On March 28, 2019, a federal district court judge vacated the new AHP Rules. The opinion notes that the AHP Rules constituted "an end run around the ACA," by unreasonably expanding the definition of "employer" under the Employee Retirement Income Security Act of 1974 ("ERISA"). The DOL filed a notice of appeal on April 26, 2019.

The DOL recently issued guidance in light of the court's ruling. The guidance indicates that employers participating in insured AHPs can generally maintain that coverage through the end of the plan year or, if later, the contract term. After the current year ends, however, coverage must comply with applicable requirements based on the employer’s size (such as the essential health benefits requirement for small employers).

The DOL states that it will not take enforcement action for potential violations relating to actions taken before the court’s ruling, as long as parties meet their responsibilities to provide coverage as promised. Additionally, the DOL will not take action against existing AHPs for continuing to provide coverage through the end of the applicable plan or contract year. The guidance indicates that the Department of Health and Human Services ("HHS") will also follow a similar non-enforcement policy through the end of the applicable plan or contract year.

◇ ◇ ◇ ◇ ◇ ◇ ◇

#### GOAL 1:
According to the excerpt on the AHP Rules, on what date did the DOL file a notice of appeal?

#### MATERIAL FOR THIS TASK:
◇ ◇ ◇ ◇ ◇ ◇ ◇

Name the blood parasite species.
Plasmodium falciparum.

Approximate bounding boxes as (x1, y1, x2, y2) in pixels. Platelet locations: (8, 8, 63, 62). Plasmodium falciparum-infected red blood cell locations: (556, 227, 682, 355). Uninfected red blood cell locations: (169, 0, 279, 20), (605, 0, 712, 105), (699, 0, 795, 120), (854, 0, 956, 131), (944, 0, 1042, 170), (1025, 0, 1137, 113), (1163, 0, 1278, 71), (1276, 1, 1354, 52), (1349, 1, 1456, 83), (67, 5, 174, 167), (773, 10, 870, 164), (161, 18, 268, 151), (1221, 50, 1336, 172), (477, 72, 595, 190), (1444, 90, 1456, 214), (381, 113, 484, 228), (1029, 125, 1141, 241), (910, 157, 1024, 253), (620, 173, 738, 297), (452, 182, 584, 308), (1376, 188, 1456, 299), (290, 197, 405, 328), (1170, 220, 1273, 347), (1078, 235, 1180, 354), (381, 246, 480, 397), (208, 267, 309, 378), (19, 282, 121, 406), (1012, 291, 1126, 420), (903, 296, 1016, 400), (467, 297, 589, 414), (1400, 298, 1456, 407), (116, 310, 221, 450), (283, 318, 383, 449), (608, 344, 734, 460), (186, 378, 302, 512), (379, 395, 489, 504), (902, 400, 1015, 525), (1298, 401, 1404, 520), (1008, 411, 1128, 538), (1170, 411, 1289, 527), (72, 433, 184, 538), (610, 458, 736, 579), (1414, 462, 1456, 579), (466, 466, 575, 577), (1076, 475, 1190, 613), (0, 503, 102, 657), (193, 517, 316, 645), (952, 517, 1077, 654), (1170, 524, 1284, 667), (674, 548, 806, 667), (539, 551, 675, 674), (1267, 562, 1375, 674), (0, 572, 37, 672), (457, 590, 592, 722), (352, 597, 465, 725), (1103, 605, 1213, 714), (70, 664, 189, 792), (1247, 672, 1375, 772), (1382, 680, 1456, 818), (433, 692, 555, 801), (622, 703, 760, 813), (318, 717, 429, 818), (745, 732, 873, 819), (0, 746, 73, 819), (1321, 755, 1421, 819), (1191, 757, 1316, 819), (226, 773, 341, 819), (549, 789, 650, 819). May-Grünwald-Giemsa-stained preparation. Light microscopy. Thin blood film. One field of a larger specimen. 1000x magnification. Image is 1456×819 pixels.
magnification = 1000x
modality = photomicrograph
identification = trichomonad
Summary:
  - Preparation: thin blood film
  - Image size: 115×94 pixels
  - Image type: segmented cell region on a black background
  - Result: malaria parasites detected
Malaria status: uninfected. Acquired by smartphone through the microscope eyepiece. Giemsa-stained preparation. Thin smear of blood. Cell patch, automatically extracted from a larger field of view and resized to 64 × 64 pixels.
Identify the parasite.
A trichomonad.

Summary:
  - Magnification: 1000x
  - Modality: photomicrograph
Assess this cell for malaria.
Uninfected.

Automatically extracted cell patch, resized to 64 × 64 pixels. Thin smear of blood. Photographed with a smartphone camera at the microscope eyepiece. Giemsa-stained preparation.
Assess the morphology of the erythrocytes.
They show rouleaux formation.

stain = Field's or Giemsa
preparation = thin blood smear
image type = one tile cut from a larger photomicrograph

◇ ◇ ◇ ◇ ◇ ◇ ◇

#### GOAL 2:
Copy the records verbatim, beginning at their first line and stopping after the line that contains "Plasmodium falciparum.".

#### WRITTEN SOLUTION 1:
April 26, 2019.

#### WRITTEN SOLUTION 2:
Name the blood parasite species.
Plasmodium falciparum.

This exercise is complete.